According to investigators, after calling authorities to report what she thought was a sexual assault happening outside her home, Damond approached the back of the Ford Explorer in which Noor was the passenger and his partner, officer Matthew Harrity, was the driver.

While Noor has invoked his constitutional right to not speak with investigators, Harrity did talk to them and appeared before the grand jury assembled to consider the case.

Freeman said that according to Harrity, Noor had radioed to dispatch a signal meaning that their investigation was complete when Harrity described hearing a “a voice, and a thump somewhere behind him on the squad car and caught a glimpse of a person’s head and shoulders outside his driver-side window” — an account that supports previous reports indicating that investigators believe Damond tapped or hit the back of the police SUV to get the officers’ attention before approaching the driver’s window.

Then, according to Freeman, Harrity said he “heard a sound he described like a light bulb dropping on the floor” and saw a flash and Noor’s right arm extended across him towards the open window.

Harrity then looked out the window and saw Damond with her hands over a wound on her left side, Freeman said. Before getting out of the car, Harrity reporting hearing what would appear to be Damond’s last words: “I’m dying,” or “I’m dead.”

Freeman explained that his task at trial would be to prove that, even if Noor did claim to have feared for his life, that fear was not “objectively reasonable” and therefore the use of deadly force was not justified.

“In the short time between when Ms Damond Ruszczyk approached the squad car and the time that Noor fired the fatal shot, there is no evidence that officer Noor encountered a threat, appreciated a threat, investigated a threat or confirmed a threat that justified his decision to use deadly force,” Freeman said in prepared remarks. “Instead, officer Noor recklessly and intentionally fired his handgun from the passenger seat, in disregard for human life.”

The officers did not turn on their body cameras until after the shooting and there was no squad camera video.

The lack of video was widely criticized, and Damond’s family members were among the many people who called for changes in procedure, including how often officers are required to turn on their cameras.

Damond’s family in the US and Australia released a statement through their lawyer, Robert Bennett, saying that they were “pleased” with Freeman’s decision to bring charges against Noor.

“No charges can bring our Justine back,” they said. “However, justice demands accountability for those responsible for recklessly killing the fellow citizens they are sworn to protect, and today’s actions reflect that.”

Jaylani Hussein, the executive director of the Minnesota chapter of the Council on Islamic Relations, said the Somali and Muslim communities in Minnesota “stand with Justine” and were asking for justice, while at the same time questioning why police leaders and the police union had opted to not defend Noor in the same way they had officers involved in past police shootings.

Hussein said while Noor is Somali American his actions did not reflect on his community. “We need to recognize him for who he is,” he said. “He was trained by the police department. He acted as a police officer. Mr Noor is responsible for his actions.”

A group of Damond’s neighbors who have helped to form an advocacy group, Justice for Justine, attended the press confernce and were planning a rally on Tuesday evening.
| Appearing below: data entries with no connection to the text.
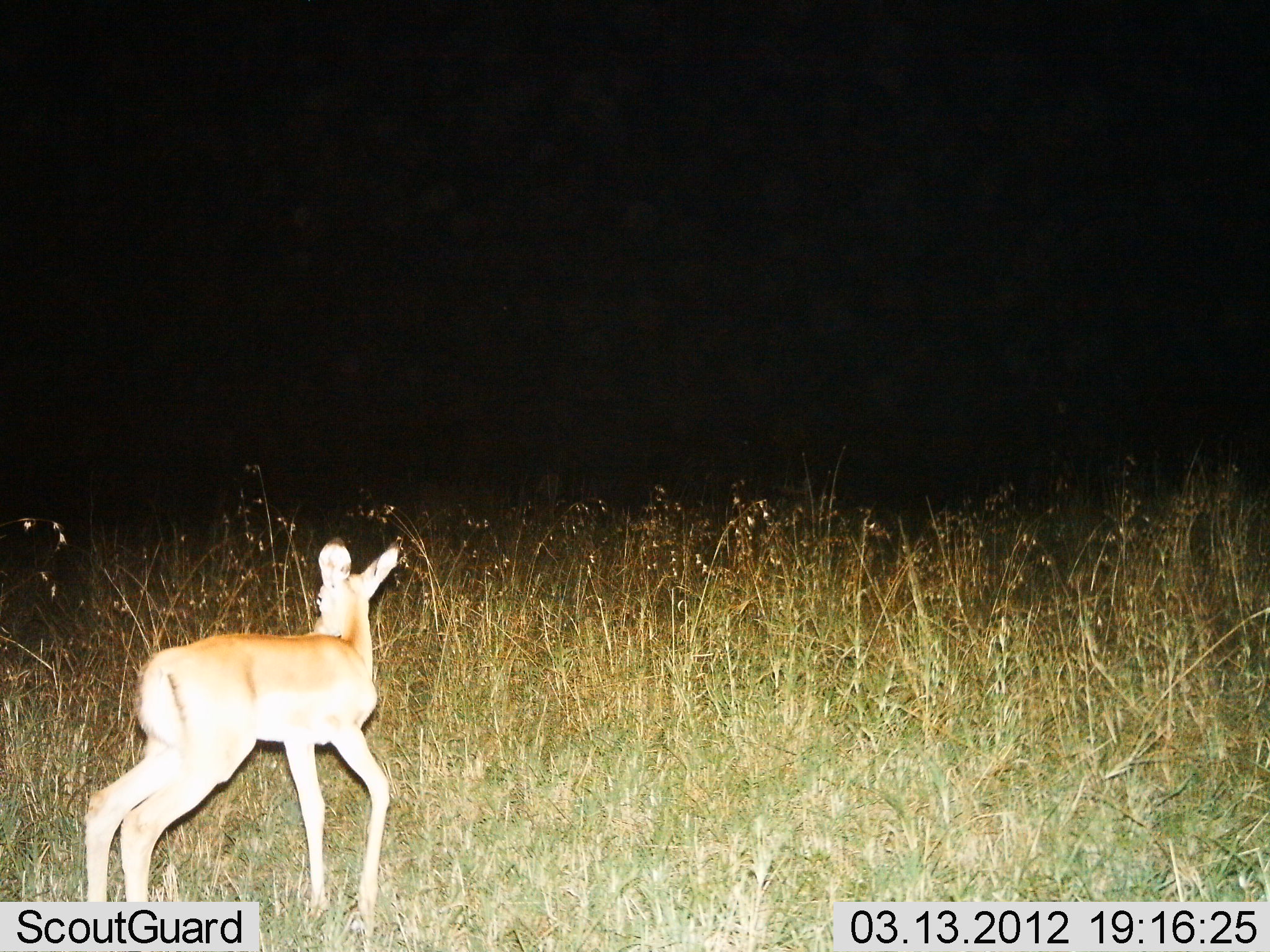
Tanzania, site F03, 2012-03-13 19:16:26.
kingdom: Animalia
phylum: Chordata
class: Mammalia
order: Artiodactyla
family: Bovidae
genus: Redunca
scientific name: Redunca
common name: reedbuck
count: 1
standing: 89%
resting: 0%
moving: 11%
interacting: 0%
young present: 33%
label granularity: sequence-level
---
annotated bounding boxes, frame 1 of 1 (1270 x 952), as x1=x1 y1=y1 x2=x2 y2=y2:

Sarah Kuhnen, who lived a block away from where Damond died, said she was glad to see charges finally announced in the case.

“I also have a very heavy heart for all those impacted by police violence who have never seen charges,” she said. “My hope is that this will be the first of many charges for police who have disproportionately impacted communities of color. This is a very emotional day.”

If convicted of third-degree murder, Noor could face a maximum of 25 years in prison, though the presumptive sentence is 12 years. A judge could issue a sentence ranging from about 10 to 15 years.

The second-degree manslaughter charge carries a maximum sentence of 10 years in prison but the presumptive sentence is four years. Bail has been set at $500,000, according to jail records.